• _Your assignment_
All that is wanted is a word-for-word copy of the line with "body_size: -267" and every line after it in the data below.

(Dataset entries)
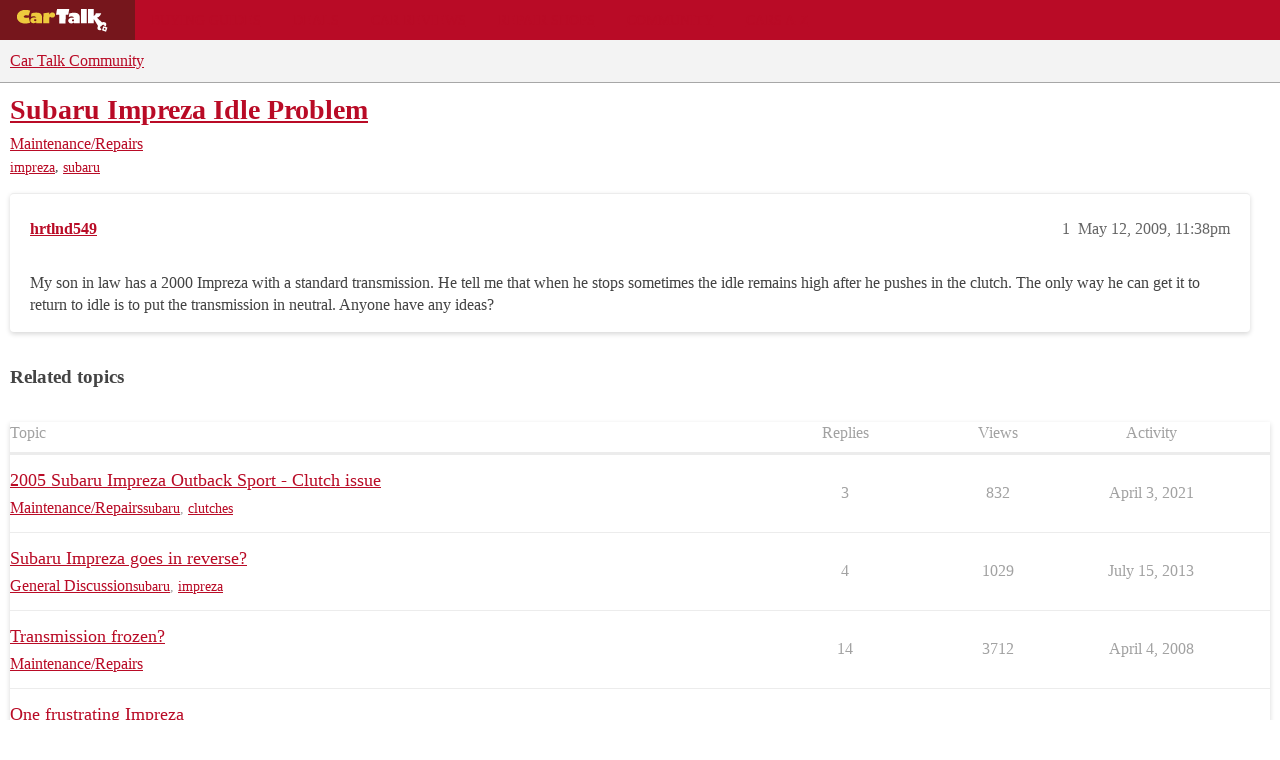

--- FILE ---
content_type: text/plain;charset=UTF-8
request_url: https://c.pub.network/v2/c
body_size: -267
content:
2ae06d7c-ba77-4abf-9fab-c9725f9f2856

--- FILE ---
content_type: text/plain;charset=UTF-8
request_url: https://c.pub.network/v2/c
body_size: -114
content:
4c22be78-2617-47a8-b6eb-5bcbc8bbc815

• _Response to the exercise_
body_size: -267
content:
2ae06d7c-ba77-4abf-9fab-c9725f9f2856

--- FILE ---
content_type: text/plain;charset=UTF-8
request_url: https://c.pub.network/v2/c
body_size: -114
content:
4c22be78-2617-47a8-b6eb-5bcbc8bbc815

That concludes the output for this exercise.